> QUOTED PASSAGE
Thursday, March 28, 2024

AP finds gerrymandering in all 3 rez states

AP finds gerrymandering in all 3 rez states

WINDOW ROCK

Last year, the Navajo Nation won its five-year lawsuit against San Juan County, Utah, which claimed the county had egregiously gerrymandered its county commission districts to disenfranchise Navajos.

But if new statistics released by the Associated Press are to be believed, gerrymandering in the Four Corners is the rule rather than the exception. Using a new statistical analysis method developed by a University of Chicago law professor and a Public Policy Institute of California researcher, the AP found legislative districts in all three of the states that contain parts of the Navajo Nation are skewed toward the Republican Party, while congressional districts favor Republicans in Utah and Arizona, and Democrats in New Mexico.

It’s a little bit complicated, but bear with us. The new statistical analysis method, developed by Nick Stephanopoulos and Eric McGhee, measures what the men call “the efficiency gap.”

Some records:

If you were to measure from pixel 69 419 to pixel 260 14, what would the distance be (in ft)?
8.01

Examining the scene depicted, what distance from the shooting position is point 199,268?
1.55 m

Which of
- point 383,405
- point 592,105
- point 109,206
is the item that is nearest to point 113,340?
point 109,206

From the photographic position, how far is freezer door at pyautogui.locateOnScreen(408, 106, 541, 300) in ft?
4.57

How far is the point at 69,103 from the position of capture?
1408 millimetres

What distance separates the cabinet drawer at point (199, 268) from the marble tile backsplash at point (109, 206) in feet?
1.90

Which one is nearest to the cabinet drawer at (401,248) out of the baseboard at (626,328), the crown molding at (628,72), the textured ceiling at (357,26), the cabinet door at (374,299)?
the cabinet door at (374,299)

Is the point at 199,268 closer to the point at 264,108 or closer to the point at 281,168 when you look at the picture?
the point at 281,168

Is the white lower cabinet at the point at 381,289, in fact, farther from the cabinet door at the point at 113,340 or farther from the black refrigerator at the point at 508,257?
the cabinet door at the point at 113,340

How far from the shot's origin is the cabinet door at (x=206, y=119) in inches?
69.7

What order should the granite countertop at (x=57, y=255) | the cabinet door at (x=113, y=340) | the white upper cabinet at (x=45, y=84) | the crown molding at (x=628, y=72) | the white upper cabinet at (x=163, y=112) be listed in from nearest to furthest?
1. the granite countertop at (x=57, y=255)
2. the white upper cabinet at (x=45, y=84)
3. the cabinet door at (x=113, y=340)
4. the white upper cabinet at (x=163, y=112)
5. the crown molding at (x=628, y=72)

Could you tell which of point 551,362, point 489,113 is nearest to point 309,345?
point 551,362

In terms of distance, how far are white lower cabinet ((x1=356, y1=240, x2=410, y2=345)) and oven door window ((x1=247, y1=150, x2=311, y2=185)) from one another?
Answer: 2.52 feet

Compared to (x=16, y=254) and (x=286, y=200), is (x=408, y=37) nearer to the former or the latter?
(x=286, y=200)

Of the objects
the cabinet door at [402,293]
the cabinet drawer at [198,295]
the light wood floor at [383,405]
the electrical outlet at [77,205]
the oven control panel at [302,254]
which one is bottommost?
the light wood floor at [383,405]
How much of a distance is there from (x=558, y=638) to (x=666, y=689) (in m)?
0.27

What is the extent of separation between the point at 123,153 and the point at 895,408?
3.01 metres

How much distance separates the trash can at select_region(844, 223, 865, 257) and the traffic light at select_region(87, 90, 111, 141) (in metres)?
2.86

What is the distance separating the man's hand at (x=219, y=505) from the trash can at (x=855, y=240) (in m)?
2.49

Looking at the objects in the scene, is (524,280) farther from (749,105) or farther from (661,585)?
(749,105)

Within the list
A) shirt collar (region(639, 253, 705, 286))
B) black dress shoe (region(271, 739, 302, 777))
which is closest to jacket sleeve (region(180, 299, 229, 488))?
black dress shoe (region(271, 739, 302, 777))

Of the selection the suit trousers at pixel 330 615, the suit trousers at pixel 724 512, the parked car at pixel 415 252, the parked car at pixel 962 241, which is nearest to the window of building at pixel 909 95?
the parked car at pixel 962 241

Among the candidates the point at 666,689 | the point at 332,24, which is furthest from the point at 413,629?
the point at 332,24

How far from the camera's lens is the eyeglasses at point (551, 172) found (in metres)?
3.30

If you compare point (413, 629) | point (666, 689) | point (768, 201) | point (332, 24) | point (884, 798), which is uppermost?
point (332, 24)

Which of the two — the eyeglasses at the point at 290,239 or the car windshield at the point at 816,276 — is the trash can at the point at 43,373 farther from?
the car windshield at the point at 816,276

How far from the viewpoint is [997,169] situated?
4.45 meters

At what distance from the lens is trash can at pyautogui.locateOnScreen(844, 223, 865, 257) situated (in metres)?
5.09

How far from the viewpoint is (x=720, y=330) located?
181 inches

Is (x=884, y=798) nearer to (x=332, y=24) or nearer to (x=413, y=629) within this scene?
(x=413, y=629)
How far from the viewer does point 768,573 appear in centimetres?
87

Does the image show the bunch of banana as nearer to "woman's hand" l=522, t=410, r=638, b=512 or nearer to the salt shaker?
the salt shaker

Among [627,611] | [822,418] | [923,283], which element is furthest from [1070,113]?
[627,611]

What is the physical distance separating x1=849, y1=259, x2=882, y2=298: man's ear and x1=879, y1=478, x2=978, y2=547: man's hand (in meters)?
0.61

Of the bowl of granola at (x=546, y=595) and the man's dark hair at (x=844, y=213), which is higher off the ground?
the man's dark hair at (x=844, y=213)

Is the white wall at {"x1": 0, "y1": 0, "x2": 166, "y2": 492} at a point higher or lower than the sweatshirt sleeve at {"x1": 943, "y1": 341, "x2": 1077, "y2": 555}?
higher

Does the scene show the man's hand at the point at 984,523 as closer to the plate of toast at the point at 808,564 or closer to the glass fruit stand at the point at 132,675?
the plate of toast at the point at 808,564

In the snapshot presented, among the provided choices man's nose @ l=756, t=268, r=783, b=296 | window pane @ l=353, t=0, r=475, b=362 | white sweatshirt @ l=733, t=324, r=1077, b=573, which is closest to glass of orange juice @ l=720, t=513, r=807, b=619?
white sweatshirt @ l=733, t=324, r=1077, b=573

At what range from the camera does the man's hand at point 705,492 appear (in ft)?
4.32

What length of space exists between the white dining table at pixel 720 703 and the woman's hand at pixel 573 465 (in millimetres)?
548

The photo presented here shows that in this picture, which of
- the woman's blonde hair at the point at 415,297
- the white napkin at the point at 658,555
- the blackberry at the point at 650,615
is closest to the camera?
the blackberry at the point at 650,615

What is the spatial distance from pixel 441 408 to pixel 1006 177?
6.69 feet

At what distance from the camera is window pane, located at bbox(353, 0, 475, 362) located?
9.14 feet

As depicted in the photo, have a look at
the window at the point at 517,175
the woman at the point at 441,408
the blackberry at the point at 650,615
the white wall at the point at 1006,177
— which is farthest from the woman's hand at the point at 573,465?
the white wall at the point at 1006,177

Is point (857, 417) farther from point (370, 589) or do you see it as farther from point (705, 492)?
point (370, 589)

> TO DO
1 – From the gerrymandering article, print the part that opens with the words "WINDOW ROCK" and ends with "in New Mexico.".
2 – According to the gerrymandering article, how long did the Navajo Nation's lawsuit against San Juan County, Utah, last?

> RESULTS OF THE TASKS
1 –
WINDOW ROCK

Last year, the Navajo Nation won its five-year lawsuit against San Juan County, Utah, which claimed the county had egregiously gerrymandered its county commission districts to disenfranchise Navajos.

But if new statistics released by the Associated Press are to be believed, gerrymandering in the Four Corners is the rule rather than the exception. Using a new statistical analysis method developed by a University of Chicago law professor and a Public Policy Institute of California researcher, the AP found legislative districts in all three of the states that contain parts of the Navajo Nation are skewed toward the Republican Party, while congressional districts favor Republicans in Utah and Arizona, and Democrats in New Mexico.

2 – Five years.